Acknowledgments

Many individuals contributed to the first edition of this book. To those who took time to discuss and comment on the manuscript drafts, contribute drawings or photographs, pro­vide information, resources, ideas, and encouragement, I am sincerely grateful.

For the past 25 years, I have taught in the School of Architecture and Interior Design within the College of Design, Architecture, Art, and Planning at the University of Cincinnati. DAAP is composed of many design disciplines and has a long history of cooperative practice providing students with professional internships in firms across the country and around the world. DAAP provides a design-centered, collaborative environment. To those students who have participated in my furniture design seminar at the university and in taking the course, have documented and analyzed, or designed and fabricated working prototypes of furniture, you have been a continued source of inspiration, knowledge, and joy for me as an educator.

The numerous visits to galleries and museums that have furniture among their collec­tions, here in the States and abroad, have been a significant resource for research. I am grateful to the Mingei International Museum in San Diego; the Metropolitan Museum of Art and MOMA in New York; the Cincinnati Art Museum; the Pompidou Center, Musee d’Arts Decoratifs, Musee du Louvre, and Musee D’Orsay in Paris; the Victoria and Albert Museum in London, and the Designmuseum Danmark in Copenhagen. The collective expe­riences viewing and studying furniture in a museum setting have contributed to a broader, research-based perspective about furniture and design.

Furniture showrooms, design centers, and international furniture fairs continue to be important venues where one can see, touch, sit, meet with the owner or manager of a furniture company, and discuss what sells and learn why. Among the hundreds of show­rooms visited over the past 20 years, Paustian in Copenhagen, M2L in NYC, the San Francisco Design Center, the Merchandise Mart in Chicago, Voltage in Cincinnati, Cassina’s showroom in Milan, and Kartell’s showroom in Helsinki are among the best. Furniture fairs including, Highpoint, NC, ICFF in New York, the Salone del Mobile di Milano, and NEOCON in Chicago are all important events to see and visit for anyone interested in furniture design. They continue to be an invaluable resource of contemporary furniture design, and the peripheral design-centered receptions, parties, and openings are excellent opportunities for those in the industry, designers, and clients to interact.

Designing and making furniture over the past 30 years has yielded for me an inner sense of assurance on the subject. I am fortunate to have had the opportunity to design over 400 individual furniture pieces for architectural and interior commissions.

Meeting and getting to know those who design furniture is invaluable. I am grateful to have known many furniture designers, including Erling Christoffersen, professor at DIS; Boris Berlin, co-owner of KOMPLOT Design, and Troels Grum-Schwensen in Copenhagen;

Yoshiharu Hatano in Castelleto Ticino (Italy); Mario Bellini, Achille Castiglioni, and Ettore Sottsass, all of whom have had offices in Milan; and Emiliano Godoy of GODOYLAB in Mexico City.
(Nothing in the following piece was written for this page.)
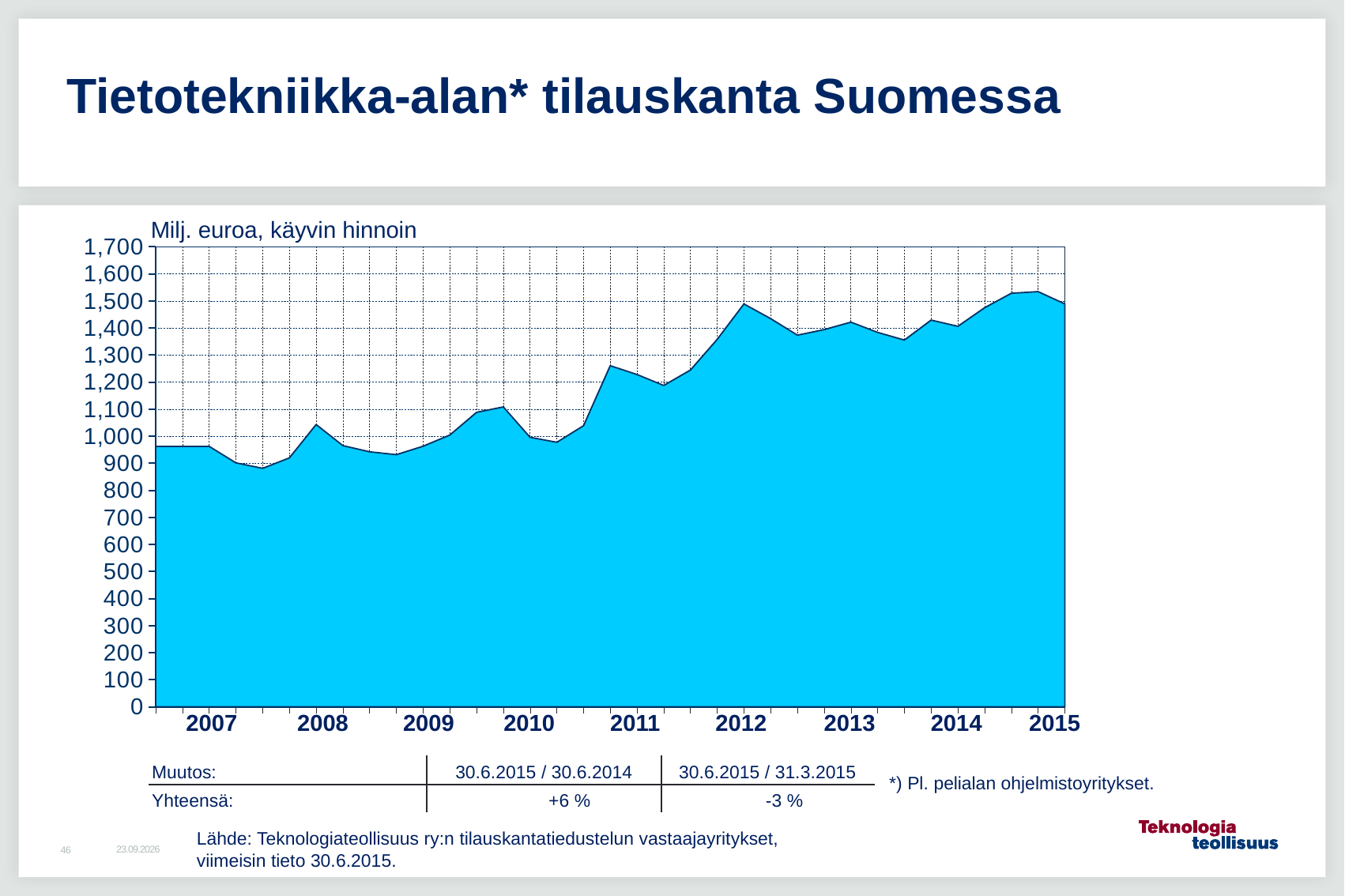
Is the value at the start of 2015 greater or less than 1,400? greater What kind of chart is shown on the slide? area chart Is the value at the start of 2007 greater or less than 1,100? less What is the title of the slide's chart? Tietotekniikka-alan* tilauskanta Suomessa Is the value at the start of 2012 larger or smaller than the value at the start of 2009? larger What is the highest value shown on the y axis of the chart? 1,700 Is the value at the start of 2007 greater or less than 900? greater How many year labels are shown on the x axis of the chart? 9 What unit label is shown above the y axis of the chart? Milj. euroa, käyvin hinnoin Overall, do the values rise or fall from 2007 to 2015? rise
To those who have written about furniture design, I am particularly indebted, especially to Mark Hinchman, Anne Massey, John Pile, David Pye, and Edward Lucie Smith.

To those companies that make furniture, including, B & B Italia, Cassina, Vitra, Giogetti, Fritz Hansen, Rud Rasmussen, and to those individuals who craft furniture, including Pierluigi Ghianda, Mario Terraneo, Soren Holst Pedersen of PP Mobler Design, and the late George Nakashima, you and your work have been sources of inspiration.

To the readers of Furniture Design, it is a special satisfaction for me to introduce this second edition. I hope this book complements those books in the classroom and on your shelves and continues to inspire students and designers in their quest to better understand the comprehensive and extensive nature of designing and making furniture.

I thank Paul Drougas, acquisitions editor at John Wiley & Sons, for the opportunity and encouragement to write a second edition of this book. This edition has provided an oppor­tunity to make changes both substantial and marginal in response to suggestions from students, teachers, and designers who use the book.

Shortly after John Pile agreed to write the foreword for the first edition of this book, he passed away. His books on the subjects of modern furniture and interior design are marked by their balance of technical information and thoughtful insight about design, supported by great images. John had a remarkable career as a teacher, author, and practitioner— always with focus on design. He contributed significantly to the study of furniture design and interior design and was influential in the development of this book. He was a source of inspiration, a mentor, and a supporter for the book. I wish to dedicate this edition in his honor.